A translational research project evaluating effect of chemotherapy on different immune subsets in TNBC patients from GeparNuevo trial was published in Journal for ImmunoTherapy of Cancer
Triple-negative breast cancer (TNBC) is considered the most immunogenic type of breast cancer with tumor infiltrating lymphocytes that are predictive for chemotherapy response and prognostic for patients′ survival. Many different immunotherapeutic strategies are currently explored in clinical trials for the treatment of this disease.
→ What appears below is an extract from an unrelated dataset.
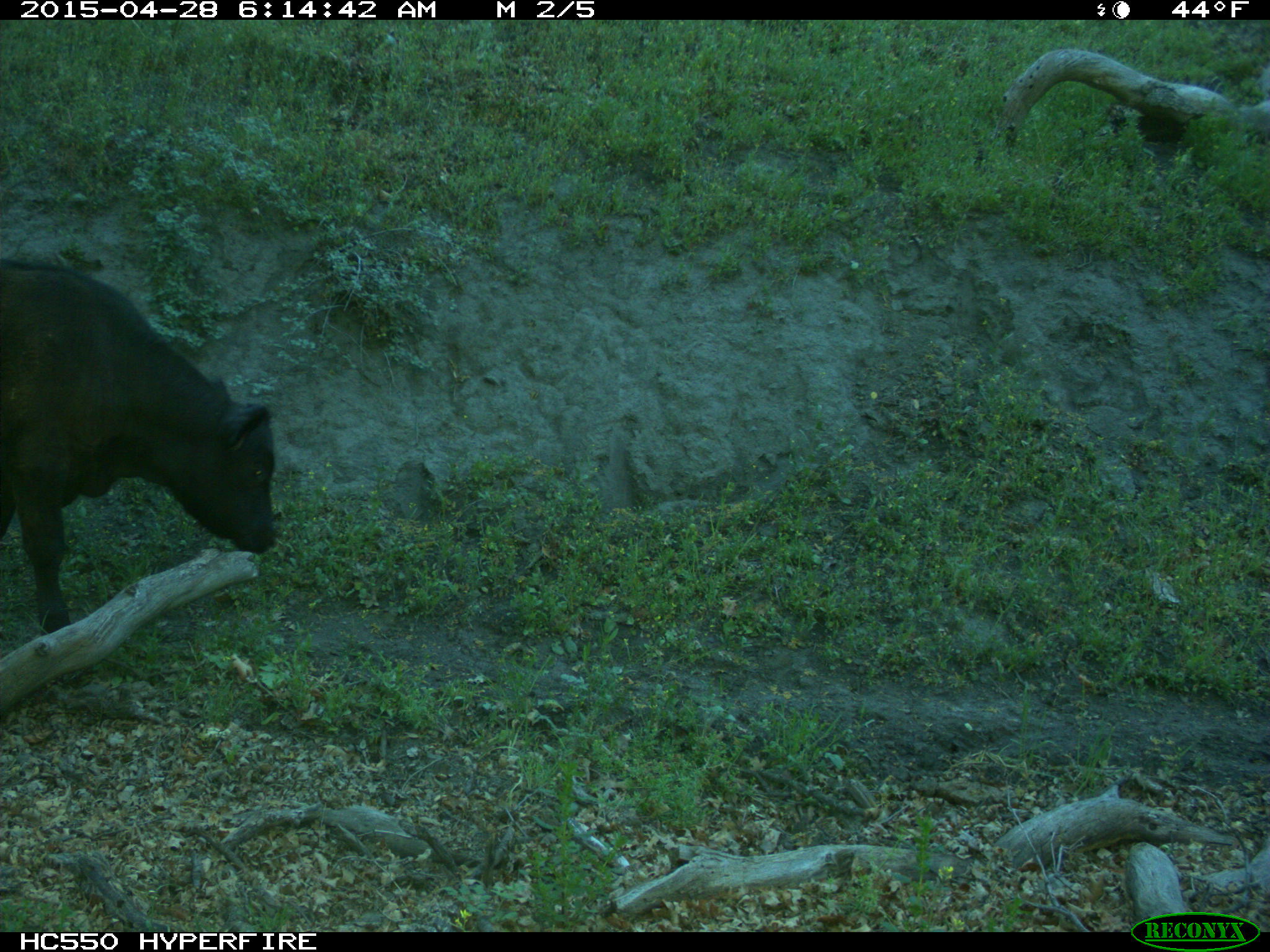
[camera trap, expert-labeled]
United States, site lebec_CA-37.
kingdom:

This study is an exploratory immune monitoring on the peripheral blood of patients with TNBC undergoing only neoadjuvant chemotherapy, namely the placebo arm of the GeparNuevo study. In brief, GeparNuevo trial is a randomized phase II double-blind placebo-controlled study randomizing patients with TNBC to durvalumab or placebo given every 4 weeks in addition to nab-paclitaxel followed by standard epirubicin and cyclophosphamide (EC). Peripheral blood was taken from 56 patients at three different time points: (i) at time of recruitment, (ii) after the first phase of treatment with nab-paclitaxel and (iii) at surgery, after the second phase treatment with EC. Multicolor flow cytometry was used to characterize changes in the immune repertoire of the patients along treatment and data were also evaluated for association with the pathological complete response (pCR) defined as ypT0 ypN0. The results demonstrated that during the first phase there were limited effects on the immune cell composition of peripheral blood, whereas a pronounced effect was shown after completing the neoadjuvant chemotherapy with EC when an almost complete loss of B cells and halving of natural killer (NK) cells as well as CD4+ T lymphocytes was detected. In contrast, CD8+ T cells as well as monocytes and granulocytes were only marginally affected by the different phases of chemotherapy. With regards to pCR, 31 out of 56 analyzed patients (54.4%) achieved a pCR after chemotherapy treatment. Comparison of biomarkers at recruitment between patients achieving a pCR (responder) and non-pCR patients (non-responder) highlighted that both the absolute numbers of NK cells in the blood as well as their frequency within the peripheral blood mononuclear cells varied among the two clinical outcomes with higher levels in the responding patients. Changes in the frequency of various immune cell populations at surgery with respect to recruitment were then evaluated for a possible association with pCR. Responding patients had a statistically significant increase in both CD4+ and CD8+ T cells expressing the exhaustion marker PD1. When the changes of markers were dichotomized into high and low and evaluated with respect to pCR, none of them showed significant correlation with clinical outcome.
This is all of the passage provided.